-- Opening Marker --

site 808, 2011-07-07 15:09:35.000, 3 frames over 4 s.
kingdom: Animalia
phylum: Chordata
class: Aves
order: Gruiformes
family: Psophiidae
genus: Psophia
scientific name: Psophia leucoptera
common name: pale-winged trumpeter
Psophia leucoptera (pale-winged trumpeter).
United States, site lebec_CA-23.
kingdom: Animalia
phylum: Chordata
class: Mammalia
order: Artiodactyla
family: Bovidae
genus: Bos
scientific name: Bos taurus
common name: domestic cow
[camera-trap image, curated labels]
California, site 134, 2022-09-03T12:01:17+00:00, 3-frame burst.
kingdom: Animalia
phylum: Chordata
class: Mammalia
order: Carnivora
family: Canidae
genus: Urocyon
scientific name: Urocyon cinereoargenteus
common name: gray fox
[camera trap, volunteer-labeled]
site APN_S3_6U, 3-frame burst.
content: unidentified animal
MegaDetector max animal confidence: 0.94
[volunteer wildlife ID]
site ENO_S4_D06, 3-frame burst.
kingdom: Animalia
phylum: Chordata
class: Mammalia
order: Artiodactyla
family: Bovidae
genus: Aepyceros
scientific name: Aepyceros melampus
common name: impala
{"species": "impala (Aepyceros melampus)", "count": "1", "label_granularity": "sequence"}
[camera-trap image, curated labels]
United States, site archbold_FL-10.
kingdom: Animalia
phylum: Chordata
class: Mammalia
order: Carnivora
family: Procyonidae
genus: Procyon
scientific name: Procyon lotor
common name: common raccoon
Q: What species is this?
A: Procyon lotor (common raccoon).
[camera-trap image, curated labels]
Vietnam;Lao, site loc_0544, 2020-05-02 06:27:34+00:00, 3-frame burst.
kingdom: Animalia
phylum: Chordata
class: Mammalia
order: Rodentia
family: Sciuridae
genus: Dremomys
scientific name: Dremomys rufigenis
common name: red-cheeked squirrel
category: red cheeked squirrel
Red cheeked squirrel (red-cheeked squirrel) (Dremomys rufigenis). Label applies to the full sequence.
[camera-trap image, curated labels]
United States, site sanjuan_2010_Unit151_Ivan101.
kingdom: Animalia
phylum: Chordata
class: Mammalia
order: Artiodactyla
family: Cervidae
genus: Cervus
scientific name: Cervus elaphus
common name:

-- Closing Marker --

Instructions to follow — If a line above holds the string "family", copy it out.

Problem solution —
family: Psophiidae
family: Bovidae
family: Canidae
family: Bovidae
family: Procyonidae
family: Sciuridae
family: Cervidae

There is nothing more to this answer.